University of Toronto mathematician Andrey Feuerverger calculated that the odds that the tomb does not belong to the Jesus of the Gospels is1/600. Tabor’s mathematician gives the startling odds that out of 42,723,672 families, the Talpiyot combination of names would occur only once. The general public needs to be a little wary of statistical calculations. They never give you the absolute truth but only an approximation of the truth. And Tabor is quick to admit that many of the associations in his book are “speculative.” Still, it is important to point out that these numbers do not depend so much on the frequency of a particular name but on the occurrence of the /cluster/ of names, and here the numbers are telling.
The Talpiyot tomb findings are a serious challenge to traditional Christian denominations. Catholics have held as a matter of doctrine that Mary was a virgin when she conceived and that she remained a virgin. The phase “brothers and sisters,” they argue must be taken in a “wide” sense of “friends and followers.” Many traditional Protestants beg to differ with Catholics on this score. Most claim that Jesus was never married, but scholars of 1st century Judaism now argue that one had to be married to preach in the synagogue, and that is something Jesus did on many occasions (Luke 4:16). The single implication of the Talpiyot findings that strikes traditional Christianity at its root is that, if indeed this is Jesus of Nazareth’s ossuary and bone fragments, then Jesus was not raised from the dead. As Paul says in 1 Corinthians 15: 13-14: “But if there is no resurrection of the dead, not even Christ has been raised; and if Christ has not been raised, then our preaching is vain, your faith also is vain.”

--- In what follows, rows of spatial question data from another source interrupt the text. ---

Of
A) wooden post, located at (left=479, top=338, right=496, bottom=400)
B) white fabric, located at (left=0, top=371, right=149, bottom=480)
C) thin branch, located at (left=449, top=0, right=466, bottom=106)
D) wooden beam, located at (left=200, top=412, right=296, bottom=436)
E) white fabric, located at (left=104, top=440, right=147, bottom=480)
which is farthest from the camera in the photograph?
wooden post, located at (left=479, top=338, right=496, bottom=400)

Is there no way out of the dilemma for the believing Christian? Do Christians, if they accept these harsh historical facts, have to give up all belief in resurrection. I believe they do not. In the Epistle to the Romans Chapter 4, where Paul talks about the physical condition of Abraham and Sarah, he does not say that they were infertile or barren, as many translations have it, but that they were “dead” in the womb and the loins. When Isaac was born, they experienced a resurrection of the flesh in the most literal sense of the term. Likewise, when the Prodigal Son returned to his grieving father, the father said to his resentful brother, “For this your brother was dead, and is alive; he was lost, and is found.” I call this the resurrection of everydayness. The philosopher Hegel spoke of the “divine Man” whose particular death is transfigured into “the universality of the Spirit who dwells in His community, dies in it every day, and daily is resurrected.” This sense of living “resurrectionally” seems to have escaped many segments of Christianity.
The recent discoveries about 1st century Palestinian Judaism have forced many Christians to rediscover the Teaching of Jesus rather than to place all emphasis on the later teaching about Jesus.
Many devout Christians are speaking up loudly saying the Talpiyot Tomb story is another hoax, like “The Da Vinci Code.” To them I give a word of caution: Dan Brown wrote fiction that had everso fragile filaments to the truth, but ossuaries are ossuaries, names are names and bones are bones. I choose to remain interested but joyfully skeptical about all the new discoveries.